Short problem => Reproduce word for word the rows from the line containing "Just by looking, is" through the end of the rows below, both ends included.

Data items:
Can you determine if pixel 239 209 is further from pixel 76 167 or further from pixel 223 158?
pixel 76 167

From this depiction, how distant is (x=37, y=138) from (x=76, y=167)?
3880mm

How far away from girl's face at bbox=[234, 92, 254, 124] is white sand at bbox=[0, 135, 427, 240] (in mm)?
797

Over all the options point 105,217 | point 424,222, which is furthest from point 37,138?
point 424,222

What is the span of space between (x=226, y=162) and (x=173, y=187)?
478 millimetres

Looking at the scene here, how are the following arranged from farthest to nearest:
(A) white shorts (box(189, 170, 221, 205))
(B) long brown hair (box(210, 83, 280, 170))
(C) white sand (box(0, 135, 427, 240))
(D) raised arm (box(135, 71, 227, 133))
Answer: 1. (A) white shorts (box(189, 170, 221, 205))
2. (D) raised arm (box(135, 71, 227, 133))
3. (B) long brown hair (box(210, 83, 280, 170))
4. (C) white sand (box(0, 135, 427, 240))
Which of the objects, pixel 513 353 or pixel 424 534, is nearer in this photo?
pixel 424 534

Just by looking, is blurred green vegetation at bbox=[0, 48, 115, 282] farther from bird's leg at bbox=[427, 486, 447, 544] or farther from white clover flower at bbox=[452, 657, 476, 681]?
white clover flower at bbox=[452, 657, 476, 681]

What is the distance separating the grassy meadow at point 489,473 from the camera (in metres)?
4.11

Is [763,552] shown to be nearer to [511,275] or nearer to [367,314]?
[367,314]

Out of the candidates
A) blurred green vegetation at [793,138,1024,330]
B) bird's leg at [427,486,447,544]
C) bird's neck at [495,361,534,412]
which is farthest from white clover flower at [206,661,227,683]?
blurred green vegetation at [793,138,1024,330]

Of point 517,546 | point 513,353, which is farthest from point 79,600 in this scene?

Result of this exercise =>
Just by looking, is blurred green vegetation at bbox=[0, 48, 115, 282] farther from bird's leg at bbox=[427, 486, 447, 544] or farther from white clover flower at bbox=[452, 657, 476, 681]?
white clover flower at bbox=[452, 657, 476, 681]

What is the distance separating the grassy meadow at point 489,473 from the camera (in metres)?
4.11

Is [763,552] shown to be nearer to [511,275] or nearer to [367,314]?
[367,314]

Out of the candidates
A) blurred green vegetation at [793,138,1024,330]
B) bird's leg at [427,486,447,544]
C) bird's neck at [495,361,534,412]
which is farthest from white clover flower at [206,661,227,683]?
blurred green vegetation at [793,138,1024,330]

Of point 517,546 | point 513,353, which is farthest from point 79,600 in this scene?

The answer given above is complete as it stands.